What’s new: Peng-Jen Chen, Kevin Tran, Yilin Yang and teammates at Meta described a system that translates speech between English and Hokkien, which is spoken by millions of people in east Asia.
Key insight: Few people know how to translate between English and Hokkien, which makes it hard to assemble a dataset sufficient for training an English-Hokkien translation model. However, a fair number of people can translate between Mandarin and English and between Mandarin and Hokkien. By translating from English to Mandarin and from Mandarin to Hokkien, it’s possible to build a database of English-Hokkien speech pairs.
The dataset: The authors collected a corpus of English, Mandarin, and Hokkien data. They employed human translators to translate the corpus. They used the translated corpus to synthesize further data.
- The initial corpus comprised (a) videos of Hokkein dramas with subtitles (5.8 hours of which were manually translated from Mandarin text into English text and speech), (b) an existing dataset of Hokkien speech (manually translated into English text and 4.6 hours of English speech), and (c) an existing dataset of English-to-Mandarin speech and text (manually translated into 86 hours of Hokkien speech).
- To synthesize additional English-to-Hokkien speech pairs, the authors used an existing trained model to translate English text with matching speech into Mandarin text. Then, using the Hokkien dramas, they trained a text-to-speech transformer to translate Mandarin text to Hokkien speech. This process yielded 1,500 hours of corresponding English-Hokkien speech.
- They used a similar process to synthesize additional Hokkein-to-English speech pairs (starting with the Hokkien dramas). This process yielded 8,000 hours of corresponding Hokkien-to-English speech.
The translators: Separate speech-to-speech systems with identical architectures translate from Hokkien to English and English to Hokkien, using Mandarin text as a stepping stone between the target languages.
- Given English or Hokkien speech, HuBERT encoders and HiFi-GAN decoders learned to convert English and Hokkien speech to tokens and back.
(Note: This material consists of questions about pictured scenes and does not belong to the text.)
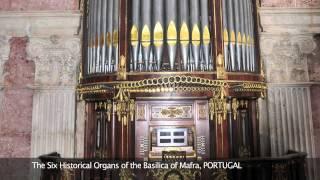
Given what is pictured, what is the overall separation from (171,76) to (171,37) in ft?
1.71

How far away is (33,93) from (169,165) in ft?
8.45

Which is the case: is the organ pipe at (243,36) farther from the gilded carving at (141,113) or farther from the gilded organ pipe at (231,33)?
the gilded carving at (141,113)

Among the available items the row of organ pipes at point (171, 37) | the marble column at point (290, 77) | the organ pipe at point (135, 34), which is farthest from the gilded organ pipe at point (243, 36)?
the organ pipe at point (135, 34)

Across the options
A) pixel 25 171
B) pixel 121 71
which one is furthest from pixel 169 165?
pixel 25 171

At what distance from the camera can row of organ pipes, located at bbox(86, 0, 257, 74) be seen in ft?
14.3

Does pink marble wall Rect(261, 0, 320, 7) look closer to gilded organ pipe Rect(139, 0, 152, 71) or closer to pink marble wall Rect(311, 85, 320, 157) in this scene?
pink marble wall Rect(311, 85, 320, 157)

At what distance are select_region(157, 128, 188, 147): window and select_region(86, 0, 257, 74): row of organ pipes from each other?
1009 mm

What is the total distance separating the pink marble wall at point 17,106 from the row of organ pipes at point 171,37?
135 cm

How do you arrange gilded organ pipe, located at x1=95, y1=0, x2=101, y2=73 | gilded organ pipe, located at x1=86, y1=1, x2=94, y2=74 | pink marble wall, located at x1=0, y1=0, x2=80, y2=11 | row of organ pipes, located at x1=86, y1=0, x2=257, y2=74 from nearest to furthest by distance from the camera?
row of organ pipes, located at x1=86, y1=0, x2=257, y2=74, gilded organ pipe, located at x1=95, y1=0, x2=101, y2=73, gilded organ pipe, located at x1=86, y1=1, x2=94, y2=74, pink marble wall, located at x1=0, y1=0, x2=80, y2=11

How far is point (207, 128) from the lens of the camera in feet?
15.9

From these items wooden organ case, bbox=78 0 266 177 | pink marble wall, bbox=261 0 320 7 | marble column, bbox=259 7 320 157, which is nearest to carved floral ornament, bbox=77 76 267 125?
wooden organ case, bbox=78 0 266 177

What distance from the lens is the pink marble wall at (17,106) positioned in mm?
5359

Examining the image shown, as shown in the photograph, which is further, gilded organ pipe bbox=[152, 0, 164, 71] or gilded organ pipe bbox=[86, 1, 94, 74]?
gilded organ pipe bbox=[86, 1, 94, 74]

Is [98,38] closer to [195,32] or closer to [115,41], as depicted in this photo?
[115,41]
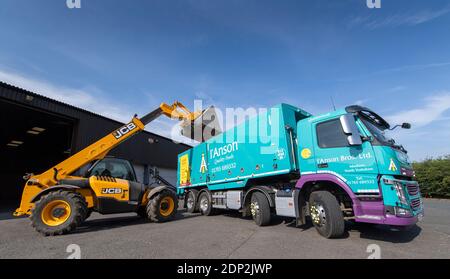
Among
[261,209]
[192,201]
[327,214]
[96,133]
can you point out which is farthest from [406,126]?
[96,133]

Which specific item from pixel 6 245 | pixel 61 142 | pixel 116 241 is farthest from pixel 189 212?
pixel 61 142

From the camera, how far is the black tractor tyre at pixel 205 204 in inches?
395

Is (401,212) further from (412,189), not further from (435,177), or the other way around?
(435,177)

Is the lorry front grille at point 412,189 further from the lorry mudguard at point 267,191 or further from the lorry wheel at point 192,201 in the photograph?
the lorry wheel at point 192,201

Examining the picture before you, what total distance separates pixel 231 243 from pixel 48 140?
2071 centimetres

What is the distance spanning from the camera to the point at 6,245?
5117 mm

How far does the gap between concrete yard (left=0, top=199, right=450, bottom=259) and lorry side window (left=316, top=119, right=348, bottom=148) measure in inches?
86.0

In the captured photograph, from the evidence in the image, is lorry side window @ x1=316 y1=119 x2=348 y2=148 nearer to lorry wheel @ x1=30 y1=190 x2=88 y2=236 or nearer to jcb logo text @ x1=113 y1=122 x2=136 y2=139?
lorry wheel @ x1=30 y1=190 x2=88 y2=236

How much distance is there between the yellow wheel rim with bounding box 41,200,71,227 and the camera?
6.21 m

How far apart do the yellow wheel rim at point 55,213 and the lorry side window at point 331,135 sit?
7036mm

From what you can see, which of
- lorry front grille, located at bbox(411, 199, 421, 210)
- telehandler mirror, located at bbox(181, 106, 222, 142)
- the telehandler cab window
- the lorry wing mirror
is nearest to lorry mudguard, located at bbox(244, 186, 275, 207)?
the lorry wing mirror

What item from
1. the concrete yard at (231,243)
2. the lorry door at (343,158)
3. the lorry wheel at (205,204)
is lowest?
the concrete yard at (231,243)

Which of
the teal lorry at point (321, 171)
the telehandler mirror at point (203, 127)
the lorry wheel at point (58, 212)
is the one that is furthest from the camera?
the telehandler mirror at point (203, 127)

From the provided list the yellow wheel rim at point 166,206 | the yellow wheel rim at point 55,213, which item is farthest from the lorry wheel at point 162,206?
the yellow wheel rim at point 55,213
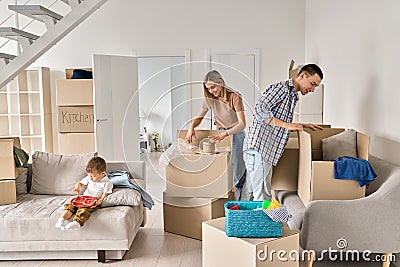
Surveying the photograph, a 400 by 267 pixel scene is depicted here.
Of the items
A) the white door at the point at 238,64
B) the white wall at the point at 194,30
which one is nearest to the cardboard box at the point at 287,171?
the white door at the point at 238,64

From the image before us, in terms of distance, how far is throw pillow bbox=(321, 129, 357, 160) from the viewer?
10.6 feet

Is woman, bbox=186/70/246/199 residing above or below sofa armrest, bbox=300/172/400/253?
above

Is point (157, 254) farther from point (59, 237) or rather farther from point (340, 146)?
point (340, 146)

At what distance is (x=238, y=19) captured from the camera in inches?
257

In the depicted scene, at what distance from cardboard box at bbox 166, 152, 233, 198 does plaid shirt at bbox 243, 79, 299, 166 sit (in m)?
0.29

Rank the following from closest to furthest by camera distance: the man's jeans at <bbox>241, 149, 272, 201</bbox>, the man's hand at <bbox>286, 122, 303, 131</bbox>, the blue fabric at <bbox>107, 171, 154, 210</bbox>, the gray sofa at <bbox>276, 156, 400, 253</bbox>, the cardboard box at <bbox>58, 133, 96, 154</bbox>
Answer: the gray sofa at <bbox>276, 156, 400, 253</bbox>
the man's hand at <bbox>286, 122, 303, 131</bbox>
the man's jeans at <bbox>241, 149, 272, 201</bbox>
the blue fabric at <bbox>107, 171, 154, 210</bbox>
the cardboard box at <bbox>58, 133, 96, 154</bbox>

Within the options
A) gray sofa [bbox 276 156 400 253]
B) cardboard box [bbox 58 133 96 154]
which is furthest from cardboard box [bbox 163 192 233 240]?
cardboard box [bbox 58 133 96 154]

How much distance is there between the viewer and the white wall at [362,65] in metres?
3.26

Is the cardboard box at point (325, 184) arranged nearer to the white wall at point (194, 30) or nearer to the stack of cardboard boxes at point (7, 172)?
the stack of cardboard boxes at point (7, 172)

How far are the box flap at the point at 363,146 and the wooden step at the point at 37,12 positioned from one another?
9.52 ft

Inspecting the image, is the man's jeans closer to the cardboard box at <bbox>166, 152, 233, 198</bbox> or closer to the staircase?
the cardboard box at <bbox>166, 152, 233, 198</bbox>

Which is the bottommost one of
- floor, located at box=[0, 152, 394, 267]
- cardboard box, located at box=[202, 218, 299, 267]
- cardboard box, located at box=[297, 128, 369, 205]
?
floor, located at box=[0, 152, 394, 267]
- Given English or Hokkien speech, separate wav2vec 2.0 transformers learned to convert them into tokens.
- Given English or Hokkein tokens, separate mBART decoders learned to turn them into Mandarin or English text respectively.
- Given the resulting text, two transformer layers learned to translate it into Hokkien or English speech tokens.
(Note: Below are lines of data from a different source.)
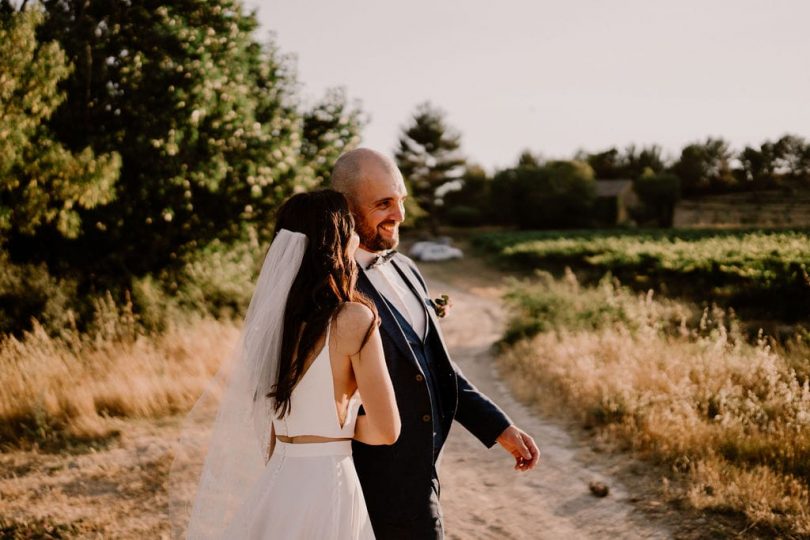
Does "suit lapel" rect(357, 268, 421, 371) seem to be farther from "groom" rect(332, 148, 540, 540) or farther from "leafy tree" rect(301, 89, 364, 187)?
"leafy tree" rect(301, 89, 364, 187)

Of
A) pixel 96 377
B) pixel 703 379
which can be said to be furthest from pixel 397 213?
pixel 96 377

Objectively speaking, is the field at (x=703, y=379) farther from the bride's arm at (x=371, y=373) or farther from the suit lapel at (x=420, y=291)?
the bride's arm at (x=371, y=373)

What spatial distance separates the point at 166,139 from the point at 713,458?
768cm

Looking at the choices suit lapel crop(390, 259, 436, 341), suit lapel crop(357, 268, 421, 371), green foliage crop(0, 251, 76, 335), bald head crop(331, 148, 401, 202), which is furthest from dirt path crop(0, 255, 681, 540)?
green foliage crop(0, 251, 76, 335)

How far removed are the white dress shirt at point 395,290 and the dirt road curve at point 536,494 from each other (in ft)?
7.81

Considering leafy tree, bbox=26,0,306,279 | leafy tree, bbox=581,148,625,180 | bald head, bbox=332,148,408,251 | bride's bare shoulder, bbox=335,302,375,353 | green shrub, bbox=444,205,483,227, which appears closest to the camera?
bride's bare shoulder, bbox=335,302,375,353

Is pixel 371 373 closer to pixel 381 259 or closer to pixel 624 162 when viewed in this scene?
pixel 381 259

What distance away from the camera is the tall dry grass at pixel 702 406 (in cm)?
415

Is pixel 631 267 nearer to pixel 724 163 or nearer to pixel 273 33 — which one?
pixel 273 33

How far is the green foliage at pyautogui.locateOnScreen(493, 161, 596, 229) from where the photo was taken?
4231cm

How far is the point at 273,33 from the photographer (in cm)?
1081

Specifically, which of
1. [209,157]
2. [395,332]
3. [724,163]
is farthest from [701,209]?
[395,332]

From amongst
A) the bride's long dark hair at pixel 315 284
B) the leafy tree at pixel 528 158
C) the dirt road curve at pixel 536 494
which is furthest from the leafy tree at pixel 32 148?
the leafy tree at pixel 528 158

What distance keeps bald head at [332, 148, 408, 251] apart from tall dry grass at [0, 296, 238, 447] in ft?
14.3
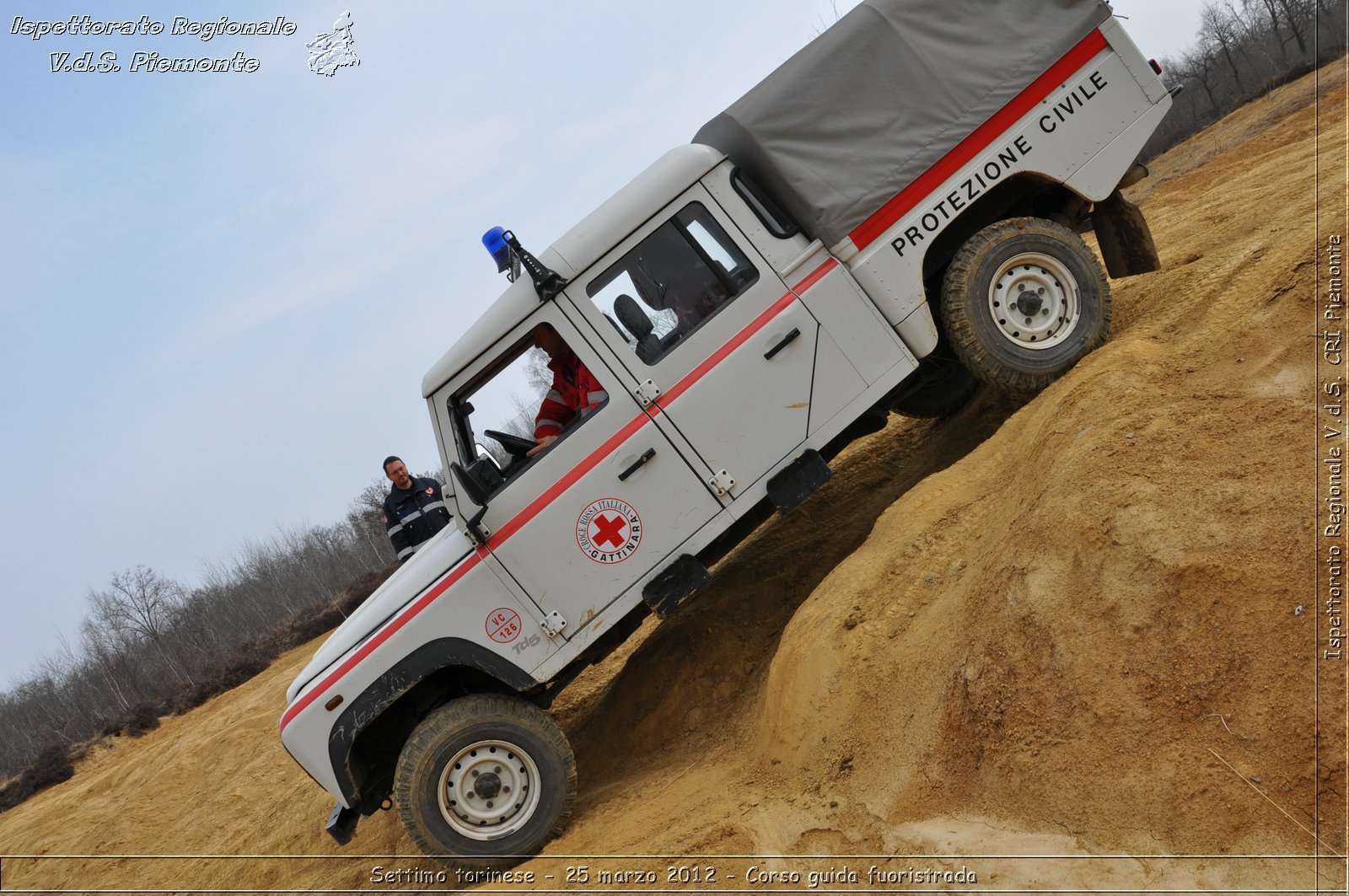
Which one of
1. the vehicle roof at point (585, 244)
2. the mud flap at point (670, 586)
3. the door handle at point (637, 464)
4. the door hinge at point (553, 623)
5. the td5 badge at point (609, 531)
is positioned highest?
the vehicle roof at point (585, 244)

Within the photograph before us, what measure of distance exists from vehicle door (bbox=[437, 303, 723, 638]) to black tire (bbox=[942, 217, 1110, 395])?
5.71ft

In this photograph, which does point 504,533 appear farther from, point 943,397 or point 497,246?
point 943,397

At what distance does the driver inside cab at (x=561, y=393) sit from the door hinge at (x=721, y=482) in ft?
2.31

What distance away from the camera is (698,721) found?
5.78 meters

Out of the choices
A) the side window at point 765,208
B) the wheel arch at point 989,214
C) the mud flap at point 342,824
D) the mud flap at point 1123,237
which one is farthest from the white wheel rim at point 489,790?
the mud flap at point 1123,237

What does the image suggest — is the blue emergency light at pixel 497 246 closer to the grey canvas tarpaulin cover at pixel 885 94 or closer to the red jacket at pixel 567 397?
the red jacket at pixel 567 397

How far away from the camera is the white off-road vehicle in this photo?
4.88 meters

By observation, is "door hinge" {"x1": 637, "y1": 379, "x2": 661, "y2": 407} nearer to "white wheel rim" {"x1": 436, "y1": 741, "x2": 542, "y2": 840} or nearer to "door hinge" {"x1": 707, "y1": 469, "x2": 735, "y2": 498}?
"door hinge" {"x1": 707, "y1": 469, "x2": 735, "y2": 498}

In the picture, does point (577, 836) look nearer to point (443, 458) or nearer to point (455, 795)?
point (455, 795)

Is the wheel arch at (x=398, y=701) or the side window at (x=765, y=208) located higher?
the side window at (x=765, y=208)

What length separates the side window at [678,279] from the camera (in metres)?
4.98

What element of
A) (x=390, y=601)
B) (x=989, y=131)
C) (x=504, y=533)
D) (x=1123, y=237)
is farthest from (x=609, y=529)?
(x=1123, y=237)

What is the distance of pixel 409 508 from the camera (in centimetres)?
740

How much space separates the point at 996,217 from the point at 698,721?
11.5 ft
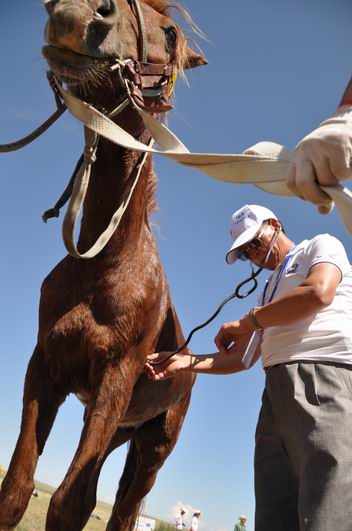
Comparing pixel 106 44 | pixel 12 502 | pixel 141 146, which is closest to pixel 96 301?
pixel 12 502

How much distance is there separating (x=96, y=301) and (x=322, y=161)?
234 cm

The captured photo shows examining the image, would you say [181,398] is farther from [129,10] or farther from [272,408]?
[129,10]

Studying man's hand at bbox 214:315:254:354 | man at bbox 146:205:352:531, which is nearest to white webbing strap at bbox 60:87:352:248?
man at bbox 146:205:352:531

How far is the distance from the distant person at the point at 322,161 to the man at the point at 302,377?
52.0 inches

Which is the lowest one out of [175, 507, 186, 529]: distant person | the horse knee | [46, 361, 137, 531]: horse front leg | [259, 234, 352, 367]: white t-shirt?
[175, 507, 186, 529]: distant person

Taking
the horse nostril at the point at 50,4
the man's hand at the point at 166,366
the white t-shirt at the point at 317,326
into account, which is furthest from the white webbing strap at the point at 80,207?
the white t-shirt at the point at 317,326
- At inference, the HiFi-GAN decoder converts those tokens into speech.
Results: The authors compared their system to a baseline of their own design that translated directly between the spoken languages using an encoder-decoder. They evaluated the systems according to ASR-BLEU, which compares text overlap (higher is better) against reference text after translating speech to text. To render Hokkien speech as text for comparison, they developed a separate model that translated Hokkien speech into a phonetic script called Tâi-lô. Converting English to Hokkien, their system achieved 7.3 ASR-BLEU, whereas the baseline achieved 6 ASR-BLEU. Converting Hokkien to English, their system achieved 12.5 ASR-BLEU, whereas the baseline achieved 8.1 ASR-BLEU. Without the augmented data, both their system and the baseline scored worse by 6 ASR-BLEU to 9 ASR-BLEU.
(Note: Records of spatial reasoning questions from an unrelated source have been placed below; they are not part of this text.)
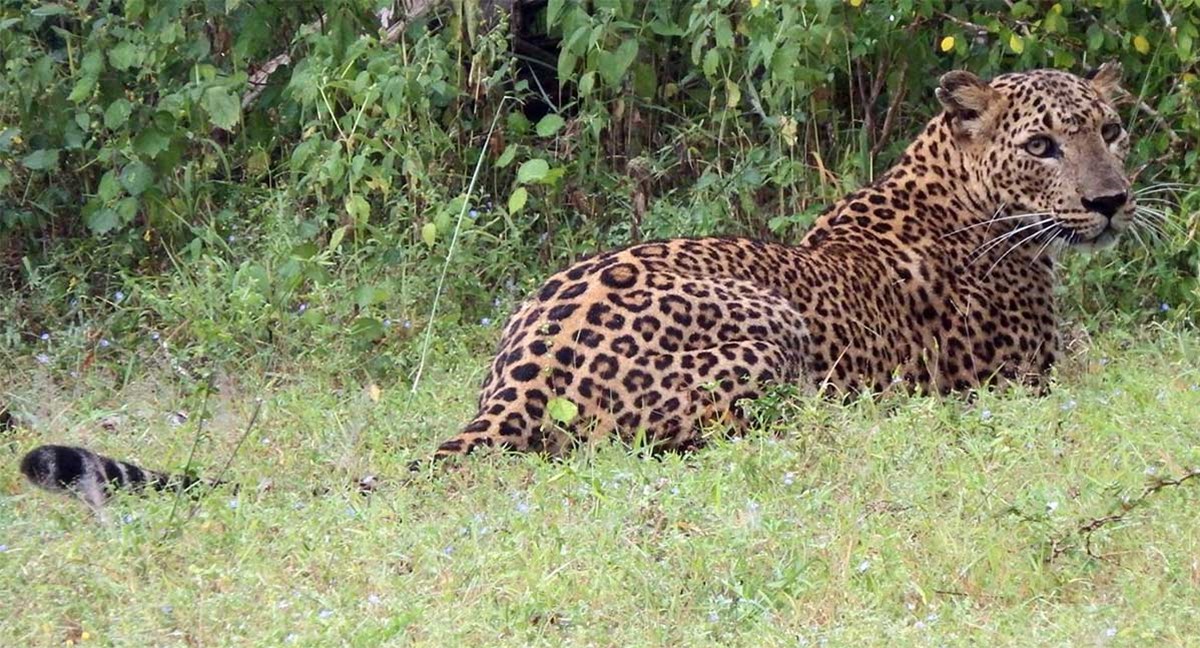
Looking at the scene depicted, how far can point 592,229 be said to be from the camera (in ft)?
30.3

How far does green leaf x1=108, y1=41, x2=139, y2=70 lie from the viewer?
898 centimetres

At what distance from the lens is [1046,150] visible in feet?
25.1

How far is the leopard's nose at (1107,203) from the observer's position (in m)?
7.55

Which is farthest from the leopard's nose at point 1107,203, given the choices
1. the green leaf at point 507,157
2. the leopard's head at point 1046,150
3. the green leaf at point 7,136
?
the green leaf at point 7,136

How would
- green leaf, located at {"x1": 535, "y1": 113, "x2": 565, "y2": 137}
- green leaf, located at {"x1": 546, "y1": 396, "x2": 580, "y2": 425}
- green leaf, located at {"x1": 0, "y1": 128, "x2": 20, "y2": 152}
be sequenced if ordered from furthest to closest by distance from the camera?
green leaf, located at {"x1": 0, "y1": 128, "x2": 20, "y2": 152} < green leaf, located at {"x1": 535, "y1": 113, "x2": 565, "y2": 137} < green leaf, located at {"x1": 546, "y1": 396, "x2": 580, "y2": 425}

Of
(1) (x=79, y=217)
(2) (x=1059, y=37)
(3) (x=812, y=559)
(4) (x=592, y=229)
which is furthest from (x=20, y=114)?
(3) (x=812, y=559)

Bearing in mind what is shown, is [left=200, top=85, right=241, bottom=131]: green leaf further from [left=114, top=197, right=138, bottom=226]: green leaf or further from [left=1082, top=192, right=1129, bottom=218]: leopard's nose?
[left=1082, top=192, right=1129, bottom=218]: leopard's nose

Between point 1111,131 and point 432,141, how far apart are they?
9.45 feet

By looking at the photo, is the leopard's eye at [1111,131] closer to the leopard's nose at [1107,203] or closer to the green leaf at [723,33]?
the leopard's nose at [1107,203]

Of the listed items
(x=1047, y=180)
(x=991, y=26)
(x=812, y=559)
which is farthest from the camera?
(x=991, y=26)

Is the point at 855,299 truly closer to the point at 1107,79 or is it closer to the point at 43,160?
the point at 1107,79

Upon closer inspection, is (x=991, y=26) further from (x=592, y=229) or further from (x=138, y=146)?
(x=138, y=146)

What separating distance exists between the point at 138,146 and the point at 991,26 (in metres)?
3.70

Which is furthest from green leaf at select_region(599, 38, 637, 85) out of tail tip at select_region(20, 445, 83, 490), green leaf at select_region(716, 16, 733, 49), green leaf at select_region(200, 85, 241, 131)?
tail tip at select_region(20, 445, 83, 490)
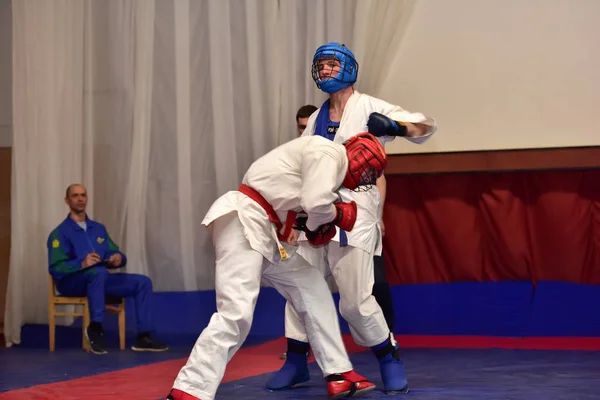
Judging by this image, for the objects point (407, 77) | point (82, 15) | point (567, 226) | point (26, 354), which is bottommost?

Why it matters: Forty percent of the world’s languages have no standard written form, which means they’re left out of current translation systems. This method provides a blueprint for machine translation of other primarily oral languages.
Yes, but: Hokkien is spoken in several dialects, some of which are mutually unintelligible. So, while this system presumably serves most Hokkien speakers, it doesn’t serve all of them yet.
We’re thinking: The next step is to hook up the Hokkein-English model to existing translators for other languages. Is it good enough? ASR-BLEU scores in the 7-to-12 range are low compared to scores for, say, English-German, which are around 30. And, because translation errors compound from one language to the next, the more intermediate steps required to reach the target language, the lower the final translation quality. One way or another, we want to hear Hokkien speakers talking to everyone!